(Scene-based spatial reasoning data)
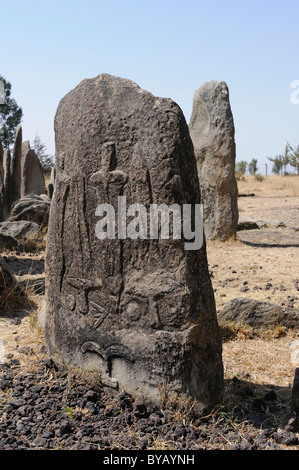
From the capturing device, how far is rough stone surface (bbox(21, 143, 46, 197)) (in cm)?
1392

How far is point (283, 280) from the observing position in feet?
21.1

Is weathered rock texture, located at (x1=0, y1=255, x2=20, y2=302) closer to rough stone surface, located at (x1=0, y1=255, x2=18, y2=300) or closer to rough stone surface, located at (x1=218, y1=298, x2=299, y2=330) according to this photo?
rough stone surface, located at (x1=0, y1=255, x2=18, y2=300)

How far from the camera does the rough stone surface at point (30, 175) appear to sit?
13922 millimetres

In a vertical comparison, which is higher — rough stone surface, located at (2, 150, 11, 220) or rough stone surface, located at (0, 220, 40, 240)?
rough stone surface, located at (2, 150, 11, 220)

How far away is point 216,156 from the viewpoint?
898 cm

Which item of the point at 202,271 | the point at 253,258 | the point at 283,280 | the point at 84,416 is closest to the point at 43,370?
the point at 84,416

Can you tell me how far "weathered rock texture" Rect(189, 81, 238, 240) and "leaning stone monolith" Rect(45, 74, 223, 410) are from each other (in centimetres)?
573

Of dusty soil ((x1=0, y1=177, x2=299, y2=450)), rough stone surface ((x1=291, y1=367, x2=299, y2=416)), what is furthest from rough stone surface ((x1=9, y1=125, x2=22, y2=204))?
rough stone surface ((x1=291, y1=367, x2=299, y2=416))

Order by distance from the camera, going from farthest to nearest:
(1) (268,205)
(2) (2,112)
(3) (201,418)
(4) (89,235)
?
(2) (2,112) < (1) (268,205) < (4) (89,235) < (3) (201,418)

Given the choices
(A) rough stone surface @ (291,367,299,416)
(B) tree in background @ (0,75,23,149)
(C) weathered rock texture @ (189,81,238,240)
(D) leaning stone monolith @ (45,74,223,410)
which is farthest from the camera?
(B) tree in background @ (0,75,23,149)
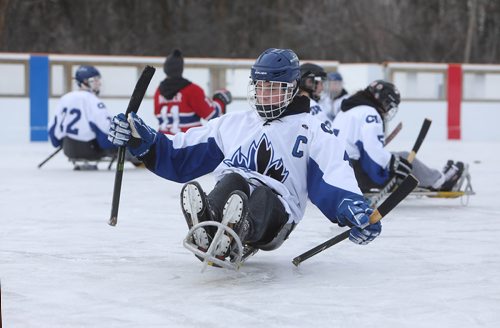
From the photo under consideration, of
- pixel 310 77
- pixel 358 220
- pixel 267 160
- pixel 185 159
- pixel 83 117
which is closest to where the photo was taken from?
pixel 358 220

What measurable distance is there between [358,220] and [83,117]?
249 inches

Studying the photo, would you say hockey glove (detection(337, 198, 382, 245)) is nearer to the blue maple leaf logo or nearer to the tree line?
the blue maple leaf logo

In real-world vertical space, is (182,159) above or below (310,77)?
below

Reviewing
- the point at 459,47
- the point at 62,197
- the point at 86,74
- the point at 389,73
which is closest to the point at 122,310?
the point at 62,197

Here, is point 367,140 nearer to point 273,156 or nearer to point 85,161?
point 273,156

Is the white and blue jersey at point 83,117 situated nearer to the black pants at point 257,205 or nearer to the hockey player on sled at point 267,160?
the hockey player on sled at point 267,160

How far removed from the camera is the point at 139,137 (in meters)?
4.21

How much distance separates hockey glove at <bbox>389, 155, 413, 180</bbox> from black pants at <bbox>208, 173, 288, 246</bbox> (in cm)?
244

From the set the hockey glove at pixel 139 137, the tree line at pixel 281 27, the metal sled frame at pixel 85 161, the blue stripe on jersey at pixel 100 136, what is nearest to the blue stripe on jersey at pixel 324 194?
the hockey glove at pixel 139 137

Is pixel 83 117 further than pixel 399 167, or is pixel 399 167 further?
pixel 83 117

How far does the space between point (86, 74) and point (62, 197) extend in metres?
2.62

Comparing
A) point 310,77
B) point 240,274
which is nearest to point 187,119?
point 310,77

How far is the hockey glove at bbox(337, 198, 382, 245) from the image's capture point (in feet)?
13.0

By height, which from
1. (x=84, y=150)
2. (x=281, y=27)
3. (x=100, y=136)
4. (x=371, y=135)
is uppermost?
(x=281, y=27)
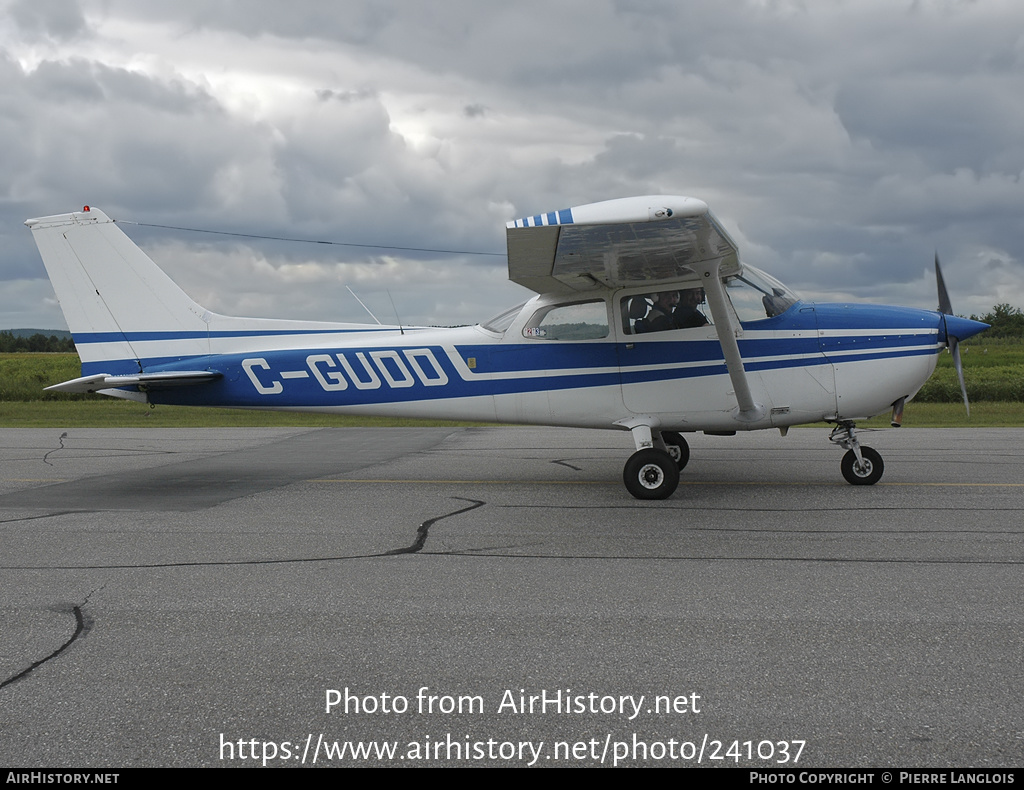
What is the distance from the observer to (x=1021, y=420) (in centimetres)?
1803

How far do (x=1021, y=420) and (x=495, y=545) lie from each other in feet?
51.6

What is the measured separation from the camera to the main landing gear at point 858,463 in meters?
9.14

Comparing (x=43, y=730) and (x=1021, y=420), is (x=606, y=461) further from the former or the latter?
(x=1021, y=420)

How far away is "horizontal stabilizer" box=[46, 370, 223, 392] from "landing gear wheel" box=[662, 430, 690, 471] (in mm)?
5263

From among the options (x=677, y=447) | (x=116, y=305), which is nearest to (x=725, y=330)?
(x=677, y=447)

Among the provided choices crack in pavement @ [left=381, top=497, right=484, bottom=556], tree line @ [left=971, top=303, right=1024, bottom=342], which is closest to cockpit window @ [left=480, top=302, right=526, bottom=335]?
crack in pavement @ [left=381, top=497, right=484, bottom=556]

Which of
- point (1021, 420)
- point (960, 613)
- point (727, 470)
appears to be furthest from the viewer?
point (1021, 420)

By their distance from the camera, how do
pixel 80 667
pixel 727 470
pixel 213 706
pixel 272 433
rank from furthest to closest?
pixel 272 433 → pixel 727 470 → pixel 80 667 → pixel 213 706

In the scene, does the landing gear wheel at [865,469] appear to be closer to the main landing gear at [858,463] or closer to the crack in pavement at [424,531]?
the main landing gear at [858,463]

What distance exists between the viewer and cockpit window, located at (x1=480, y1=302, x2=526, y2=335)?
9508mm

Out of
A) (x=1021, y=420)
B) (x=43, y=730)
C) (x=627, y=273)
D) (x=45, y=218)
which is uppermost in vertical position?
(x=45, y=218)

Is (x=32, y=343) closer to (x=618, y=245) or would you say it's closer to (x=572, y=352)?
(x=572, y=352)

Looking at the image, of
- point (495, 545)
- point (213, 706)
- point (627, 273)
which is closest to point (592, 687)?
point (213, 706)

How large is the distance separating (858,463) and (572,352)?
10.6 ft
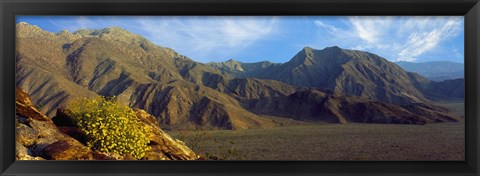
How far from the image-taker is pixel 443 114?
41.9 metres

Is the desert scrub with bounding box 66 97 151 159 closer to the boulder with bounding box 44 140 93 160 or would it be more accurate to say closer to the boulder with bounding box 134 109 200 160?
the boulder with bounding box 134 109 200 160

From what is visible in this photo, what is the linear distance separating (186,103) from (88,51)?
73.6ft

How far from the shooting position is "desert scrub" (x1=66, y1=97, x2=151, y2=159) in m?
4.83

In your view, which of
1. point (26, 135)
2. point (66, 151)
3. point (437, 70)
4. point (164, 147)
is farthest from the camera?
point (437, 70)

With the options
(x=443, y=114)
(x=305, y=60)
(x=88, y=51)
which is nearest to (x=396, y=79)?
(x=305, y=60)

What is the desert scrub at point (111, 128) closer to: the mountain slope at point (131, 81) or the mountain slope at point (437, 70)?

> PROBLEM REQUIREMENTS: Format all of the data above as a numbered list, one line per item, omitting blank lines and the pictures.

> RESULT OF THIS TASK:
1. From the capturing device, how far is rough stone surface (bbox(21, 143, 46, 197)) (in cm)?
2. 1392
3. How far is point (283, 280) from the observing position in feet?
4. 21.1
5. Is weathered rock texture, located at (x1=0, y1=255, x2=20, y2=302) closer to rough stone surface, located at (x1=0, y1=255, x2=18, y2=300) or closer to rough stone surface, located at (x1=218, y1=298, x2=299, y2=330) according to this photo?
6. rough stone surface, located at (x1=0, y1=255, x2=18, y2=300)
7. How far from the camera does the rough stone surface at point (30, 175) appear to sit?
8. 13922 millimetres
9. In a vertical comparison, which is higher — rough stone surface, located at (2, 150, 11, 220) or rough stone surface, located at (0, 220, 40, 240)?
10. rough stone surface, located at (2, 150, 11, 220)
11. How far away is point 216,156 from the viewpoint?
12. 898 cm
13. Which item of the point at 202,271 | the point at 253,258 | the point at 283,280 | the point at 84,416 is closest to the point at 43,370?
14. the point at 84,416
15. Can you tell me how far "weathered rock texture" Rect(189, 81, 238, 240) and "leaning stone monolith" Rect(45, 74, 223, 410) are from each other (in centimetres)?
16. 573
17. Of dusty soil ((x1=0, y1=177, x2=299, y2=450)), rough stone surface ((x1=291, y1=367, x2=299, y2=416)), what is furthest from rough stone surface ((x1=9, y1=125, x2=22, y2=204))?
18. rough stone surface ((x1=291, y1=367, x2=299, y2=416))
19. Order by distance from the camera, going from farthest to nearest:
20. (1) (268,205)
21. (2) (2,112)
22. (3) (201,418)
23. (4) (89,235)
24. ?
25. (2) (2,112) < (1) (268,205) < (4) (89,235) < (3) (201,418)
26. Given the choices
27. (A) rough stone surface @ (291,367,299,416)
28. (B) tree in background @ (0,75,23,149)
29. (C) weathered rock texture @ (189,81,238,240)
30. (D) leaning stone monolith @ (45,74,223,410)
31. which is farthest from the camera?
32. (B) tree in background @ (0,75,23,149)
33. From the photo under consideration, of
34. - pixel 310 77
35. - pixel 358 220
36. - pixel 267 160
37. - pixel 185 159
38. - pixel 83 117
39. which is closest to where the photo was taken from?
40. pixel 358 220
41. What measurable distance is there between [358,220] and [83,117]?
42. 249 inches
43. Studying the photo, would you say hockey glove (detection(337, 198, 382, 245)) is nearer to the blue maple leaf logo or nearer to the tree line?
44. the blue maple leaf logo
45. In real-world vertical space, is (182,159) above or below (310,77)?
46. below
47. Reviewing
48. - the point at 459,47
49. - the point at 62,197
50. - the point at 86,74
51. - the point at 389,73
52. which is closest to the point at 122,310?
53. the point at 62,197
54. Here, is point 367,140 nearer to point 273,156 or nearer to point 85,161?
55. point 273,156
56. Is the white and blue jersey at point 83,117 situated nearer to the black pants at point 257,205 or nearer to the hockey player on sled at point 267,160?
57. the hockey player on sled at point 267,160
58. How far removed from the camera is the point at 139,137 (in meters)?
59. 4.21
60. How much distance separates hockey glove at <bbox>389, 155, 413, 180</bbox> from black pants at <bbox>208, 173, 288, 246</bbox> (in cm)?
61. 244
62. From the set the hockey glove at pixel 139 137, the tree line at pixel 281 27, the metal sled frame at pixel 85 161, the blue stripe on jersey at pixel 100 136, what is nearest to the blue stripe on jersey at pixel 324 194?
63. the hockey glove at pixel 139 137
64. Is pixel 83 117 further than pixel 399 167, or is pixel 399 167 further?
65. pixel 83 117
66. How far does the space between point (86, 74) and point (62, 197) extend in metres?
67. 2.62
68. Comparing
69. A) point 310,77
70. B) point 240,274
71. which is nearest to point 187,119?
72. point 310,77
73. How far is the hockey glove at bbox(337, 198, 382, 245) from the image's capture point (in feet)?
74. 13.0
75. By height, which from
76. 1. (x=84, y=150)
77. 2. (x=281, y=27)
78. 3. (x=100, y=136)
79. 4. (x=371, y=135)
80. is uppermost?
81. (x=281, y=27)
82. What is the distance from the observer to (x=1021, y=420) (in centimetres)?
83. 1803
84. How far do (x=1021, y=420) and (x=495, y=545) lie from each other in feet?
85. 51.6
86. What is the measured separation from the camera to the main landing gear at point 858,463 in meters?
87. 9.14
88. Comparing (x=43, y=730) and (x=1021, y=420), is (x=606, y=461) further from the former or the latter?
89. (x=1021, y=420)
90. How far away is "horizontal stabilizer" box=[46, 370, 223, 392] from "landing gear wheel" box=[662, 430, 690, 471] (in mm)?
91. 5263
92. From among the options (x=677, y=447) | (x=116, y=305), which is nearest to (x=725, y=330)?
93. (x=677, y=447)
94. Among the provided choices crack in pavement @ [left=381, top=497, right=484, bottom=556], tree line @ [left=971, top=303, right=1024, bottom=342], which is closest to cockpit window @ [left=480, top=302, right=526, bottom=335]?
95. crack in pavement @ [left=381, top=497, right=484, bottom=556]
96. Which of
97. - point (1021, 420)
98. - point (960, 613)
99. - point (727, 470)
100. appears to be furthest from the viewer?
101. point (1021, 420)
102. By their distance from the camera, how do
103. pixel 80 667
104. pixel 727 470
105. pixel 213 706
106. pixel 272 433
107. rank from furthest to closest?
108. pixel 272 433 → pixel 727 470 → pixel 80 667 → pixel 213 706
109. In the scene, does the landing gear wheel at [865,469] appear to be closer to the main landing gear at [858,463] or closer to the crack in pavement at [424,531]?
110. the main landing gear at [858,463]
111. What distance exists between the viewer and cockpit window, located at (x1=480, y1=302, x2=526, y2=335)?
112. 9508mm
113. Out of
114. A) (x=1021, y=420)
115. B) (x=43, y=730)
116. C) (x=627, y=273)
117. D) (x=45, y=218)
118. which is uppermost in vertical position?
119. (x=45, y=218)
120. Is (x=32, y=343) closer to (x=618, y=245) or would you say it's closer to (x=572, y=352)?
121. (x=572, y=352)
122. Looking at the image, of
123. - point (495, 545)
124. - point (213, 706)
125. - point (627, 273)
126. which is closest to point (592, 687)?
127. point (213, 706)
128. How large is the distance separating (858,463) and (572,352)?
129. 10.6 ft
130. How far from the image-taker is pixel 443 114?
131. 41.9 metres
132. Is the desert scrub with bounding box 66 97 151 159 closer to the boulder with bounding box 44 140 93 160 or would it be more accurate to say closer to the boulder with bounding box 134 109 200 160?
133. the boulder with bounding box 134 109 200 160
134. From what is visible in this photo, what is the linear distance separating (186,103) from (88,51)?
135. 73.6ft
136. How far from the shooting position is "desert scrub" (x1=66, y1=97, x2=151, y2=159) in m?
137. 4.83
138. In your view, which of
139. 1. point (26, 135)
140. 2. point (66, 151)
141. 3. point (437, 70)
142. 4. point (164, 147)
143. is farthest from the camera?
144. point (437, 70)
145. With the options
146. (x=443, y=114)
147. (x=305, y=60)
148. (x=88, y=51)
149. which is nearest to (x=396, y=79)?
150. (x=305, y=60)
151. What is the desert scrub at point (111, 128) closer to: the mountain slope at point (131, 81) or the mountain slope at point (437, 70)?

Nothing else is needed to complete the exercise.